Not just reading — your agent can click buttons, fill forms, select options, manage tabs, and navigate across pages. 13 tools cover the full browsing workflow:

`get_page_map` · `execute_action` · `fill_form` · `scroll_page` · `wait_for` · `take_screenshot` · `get_page_state` · `navigate_back` · `batch_get_page_map` · `open_tab` · `switch_tab` · `list_tabs` · `close_tab`

### 16 Page Types, Auto-Detected

PageMap automatically classifies pages and applies optimized extraction for each type:

`product_detail` · `listing` · `search_results` · `article` · `news` · `video` · `login` · `form` · `checkout` · `dashboard` · `help_faq` · `settings` · `error` · `documentation` · `landing` · `blocked`

### E-Commerce Deep Coverage

Built-in support for **30+ major e-commerce sites** across 4 tiers:

- **Global mega-platforms** — Amazon, eBay, AliExpress, SHEIN, Walmart, Rakuten
- **Global fashion** — Zara, H&M, Nike, Uniqlo, ASOS, Zalando, SSENSE, Farfetch, COS
- **Korea** — Coupang, Naver Shopping, Musinsa, 29CM, W Concept, SSG, 11st
- **Japan/China** — ZOZO, Tmall, JD.com, Taobao

Structured extraction of prices, options (size/color), ratings, availability — with automatic cookie consent handling and login barrier detection.

### Smart Recovery

PageMap detects problems and tells your agent what to do:

- **Barrier detection** — Login required? Bot blocked? Out of stock? Age verification? Popup overlay? PageMap adds a `barrier` field with the diagnosis and suggested next steps
- **Cookie consent auto-dismiss** — 7 CMP providers auto-detected (Cookiebot, OneTrust, TrustArc, Didomi, Quantcast, Usercentrics, generic fallback). 5-tier dismiss cascade: CMP JS API → Reject → Accept → Dismiss → Close symbol. GDPR reject-first default policy
- **Popup overlay detection** — AX tree `role="dialog"` + HTML regex 2-phase detection. Promotional popups (newsletter, exit-intent) auto-dismissed
- **Bot detection awareness** — Detects Cloudflare, Turnstile, reCAPTCHA, hCaptcha, and Akamai. Reports the provider and suggests wait/retry strategies
- **Stale ref recovery** — When DOM changes invalidate refs, PageMap returns clear guidance to re-fetch

### Content Intelligence

- **8 JSON-LD schemas** — Product, NewsArticle, VideoObject, FAQPage, Event, LocalBusiness, BreadcrumbList, and ItemList
- **Metadata extraction** — Prices, ratings, reviews, descriptions, images from structured data and DOM fallbacks
- **2-layer caching** — Cache hit (~10ms), content refresh (~500ms), full rebuild (~1.5s). Diff-based updates for unchanged sections
- **Delta evidence packet output** - Optional `to_delta_packet()` serializer emits digest-bound evidence units, claim candidates, provenance, and authority flags for downstream memory/review systems without changing the default MCP output

### 10 Languages

Locale auto-detected from URL. Token budgets adjusted for CJK scripts.
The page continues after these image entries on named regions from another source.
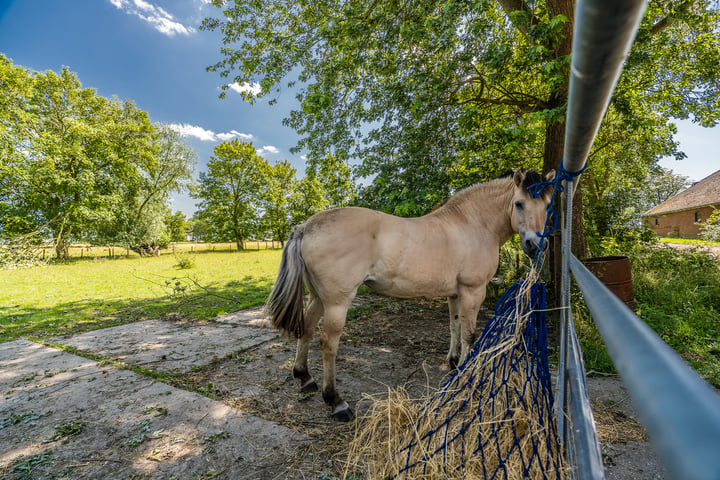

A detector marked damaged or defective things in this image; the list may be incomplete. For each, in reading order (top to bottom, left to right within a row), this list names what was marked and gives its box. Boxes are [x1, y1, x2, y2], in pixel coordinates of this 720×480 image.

rusty metal container [584, 255, 636, 312]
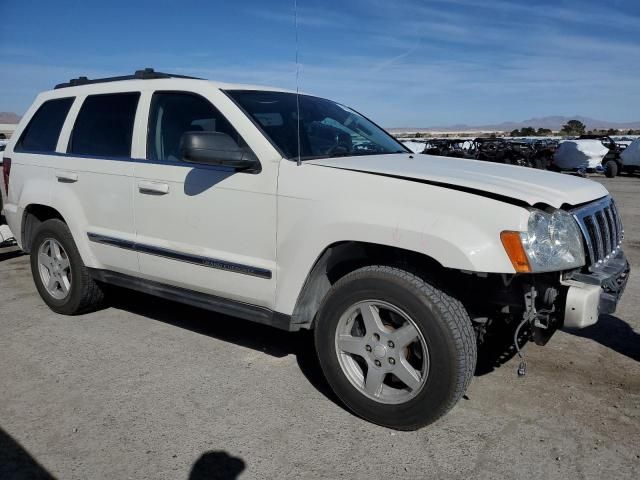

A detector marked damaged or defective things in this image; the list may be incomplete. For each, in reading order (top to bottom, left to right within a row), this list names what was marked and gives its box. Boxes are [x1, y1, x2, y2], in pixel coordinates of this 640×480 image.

cracked headlight [502, 211, 588, 274]
front bumper damage [564, 249, 628, 328]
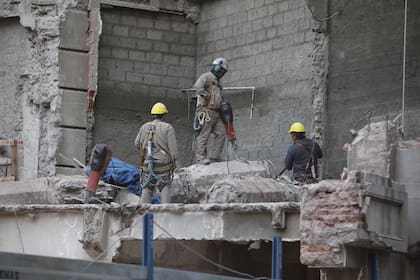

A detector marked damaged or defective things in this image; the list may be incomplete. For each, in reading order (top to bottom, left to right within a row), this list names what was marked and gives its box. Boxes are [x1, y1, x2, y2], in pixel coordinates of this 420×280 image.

broken concrete slab [169, 160, 278, 203]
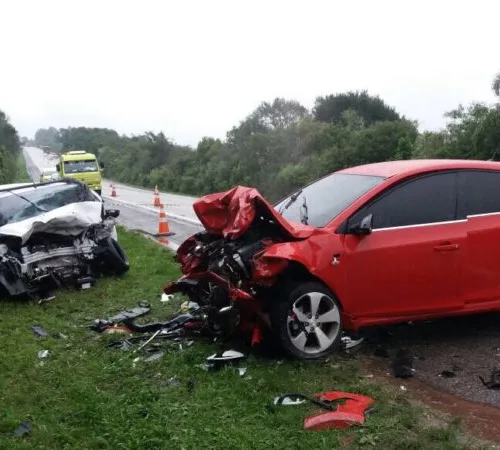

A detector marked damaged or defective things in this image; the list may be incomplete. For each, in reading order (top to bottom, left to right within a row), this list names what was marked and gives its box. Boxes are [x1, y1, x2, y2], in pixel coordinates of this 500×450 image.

crumpled hood [0, 200, 103, 243]
broken car part [0, 179, 129, 298]
crumpled hood [192, 185, 314, 241]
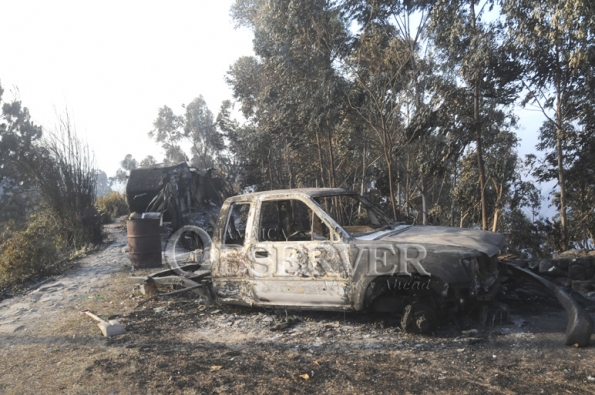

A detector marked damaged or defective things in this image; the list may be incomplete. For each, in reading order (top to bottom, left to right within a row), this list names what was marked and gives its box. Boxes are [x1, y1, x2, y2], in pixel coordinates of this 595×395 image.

burned vehicle [156, 189, 506, 334]
destroyed truck [158, 189, 508, 334]
fire damage [123, 187, 592, 348]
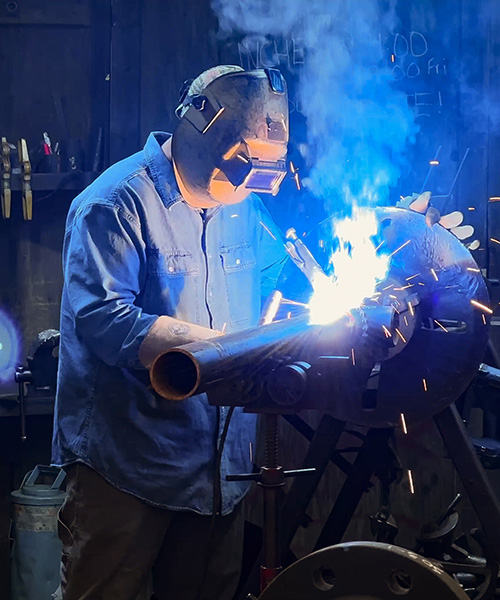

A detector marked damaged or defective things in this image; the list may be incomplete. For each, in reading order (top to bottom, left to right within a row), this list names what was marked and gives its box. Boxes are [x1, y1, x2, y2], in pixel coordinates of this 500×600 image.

rusty pipe end [150, 350, 201, 400]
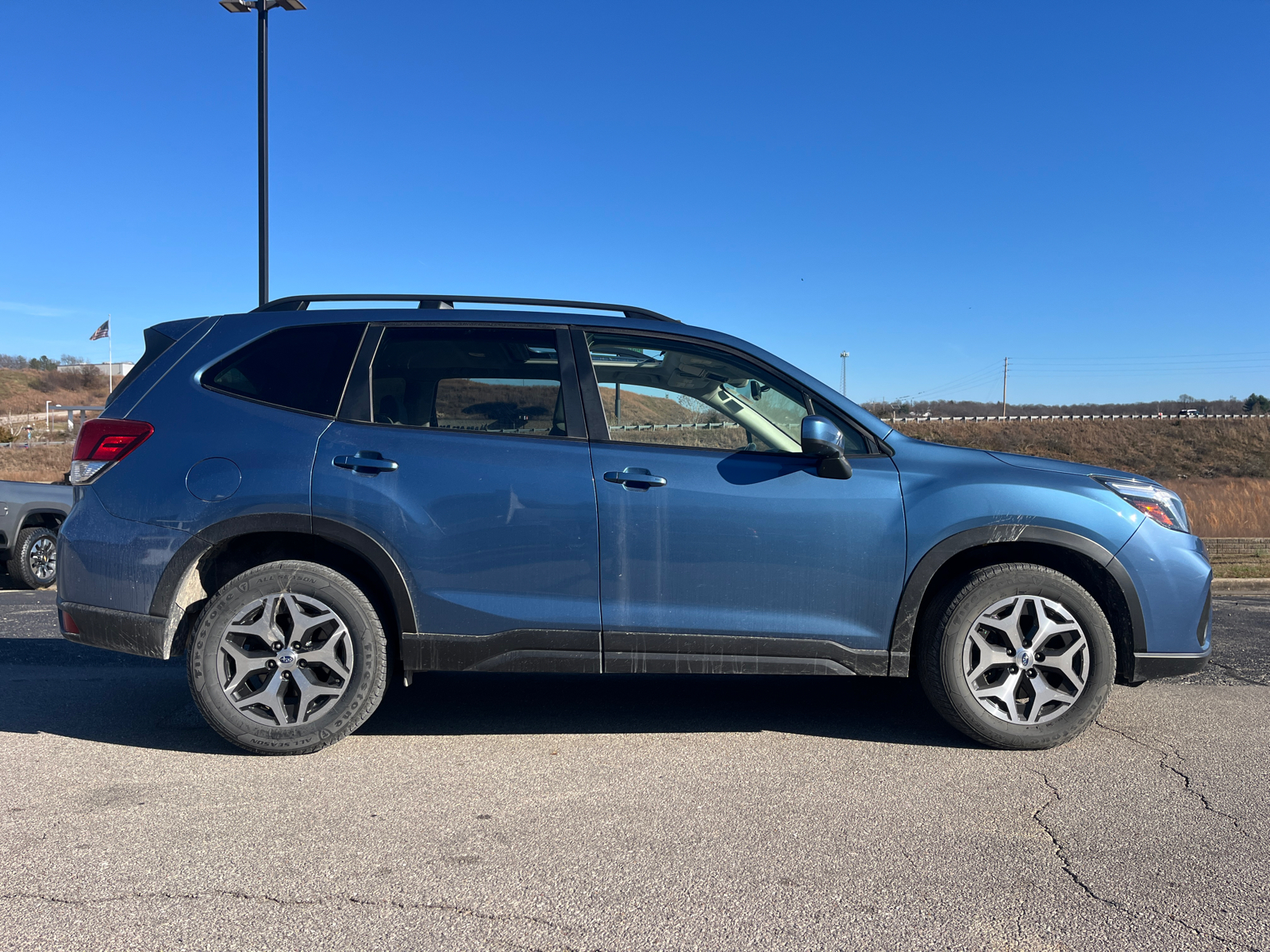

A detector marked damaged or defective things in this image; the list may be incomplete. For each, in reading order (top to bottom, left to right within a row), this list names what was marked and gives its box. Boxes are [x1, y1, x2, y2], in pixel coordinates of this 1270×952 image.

pavement crack [1029, 765, 1124, 908]
pavement crack [1099, 717, 1257, 844]
pavement crack [0, 895, 565, 927]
| Language | Locale | Language | Locale |
|----------|:------:|----------|:------:|
| English | `en` | Chinese | `zh` |
| Korean | `ko` | Spanish | `es` |
| Japanese | `ja` | Italian | `it` |
| French | `fr` | Portuguese | `pt` |
| German | `de` | Dutch | `nl` |

---

## Deployment

### Local (STDIO)

Default mode. Runs as a local MCP server — no server setup needed.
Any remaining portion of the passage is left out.